The Navarrese Asier Aguirre has been the winner of the first edition of the ‘Bizkaia PGAe Open’, the sixth round of the PGA Spain Circuit played in the public course of the Meaztegi Golf de La Arboleda (Bilbao) resolved in a fast-paced final after five playoff holes for decide the winner.
Asier Aguirre, results
Aguirre has achieved his first victory as a professional after beating Gerard Piris and Antonio Hortal in the tiebreaker, the three tied with 203 strokes (-13) after the three rounds of this tournament in which 122 golfers have taken part.
Piris, from Lleida, was the first to be left out of the race for victory. Subsequently, Aguirre and Hortal from Madrid played four heads-up holes on the 18th to tie the tie and the final victory fell to the young player from Pamplona thanks to a birdie.

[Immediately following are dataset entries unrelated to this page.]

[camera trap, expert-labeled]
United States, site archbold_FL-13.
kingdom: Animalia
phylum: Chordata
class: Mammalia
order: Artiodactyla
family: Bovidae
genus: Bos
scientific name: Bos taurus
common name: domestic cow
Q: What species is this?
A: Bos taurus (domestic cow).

Bilbao is a city in northern Spain of approximately 350,000 inhabitants (950,000 in the metropolitan area), capital from the province of Biscay and the comarca of Greater Bilbao. It is the most important city of the autonomous community of the Basque Country and the North of the Iberian Peninsula.
It is the tenth largest city in Spain6 and one of its main economic centres. It is located at the estuary of the Nervion river. The official name of the city is Bilbao, a name known in most languages of the world. The Academy of the Basque language decides among the two existing ones in Basque, Bilbao and Bilbo, that the historical name in Basque is Bilbo, while maintaining the official character Bilbao7.

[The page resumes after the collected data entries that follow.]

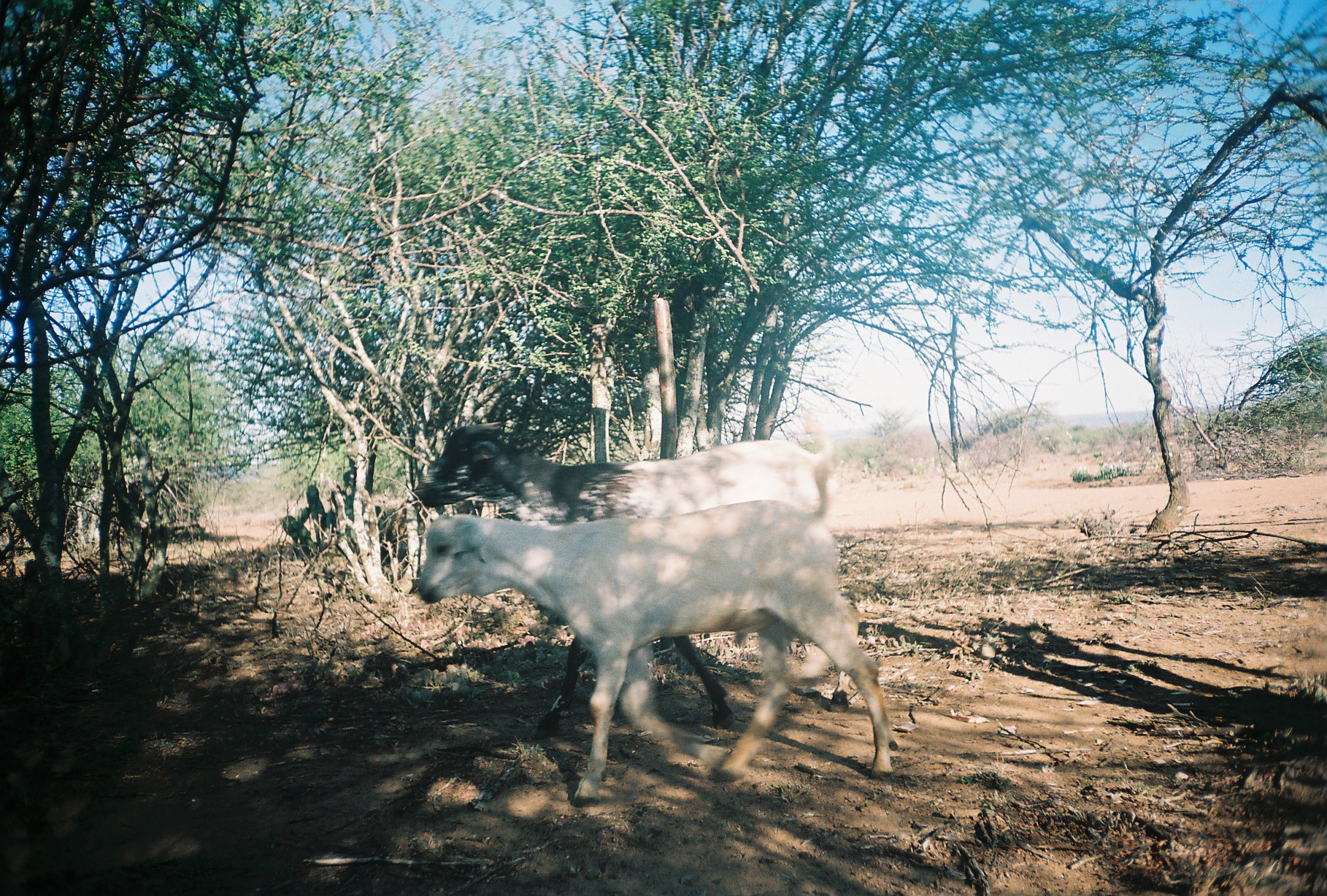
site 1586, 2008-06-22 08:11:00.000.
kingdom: Animalia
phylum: Chordata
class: Mammalia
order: Artiodactyla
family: Bovidae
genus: Capra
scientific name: Capra aegagrus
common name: wild goat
Capra aegagrus (wild goat), count 2.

Although the term Bilbo does not appear in ancient documents, in William Shakespeare’s The Merry Wives of Windsor there is a reference to a sword, probably made of Biscayan iron, called “bilbo” — in plural and in English bilboes — which might suggest that this word has been in use since at least the sixteenth century.

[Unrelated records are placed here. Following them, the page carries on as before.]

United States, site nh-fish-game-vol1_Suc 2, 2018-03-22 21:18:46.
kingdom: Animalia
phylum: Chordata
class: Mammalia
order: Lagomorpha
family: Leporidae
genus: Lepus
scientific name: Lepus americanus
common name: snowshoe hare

There is no consensus among historians on the origin of the city’s name. The engineer Evaristo de Churruca (es) assures that it is Basque custom to call a place according to its situation. According to him, Bilbao results from the union of the Basque words for river and cove: Bil-Ibaia-Bao. Similarly, historian Javier Tusell argues that Bilbao is an evolution of beautiful ford (bello vado in Spanish).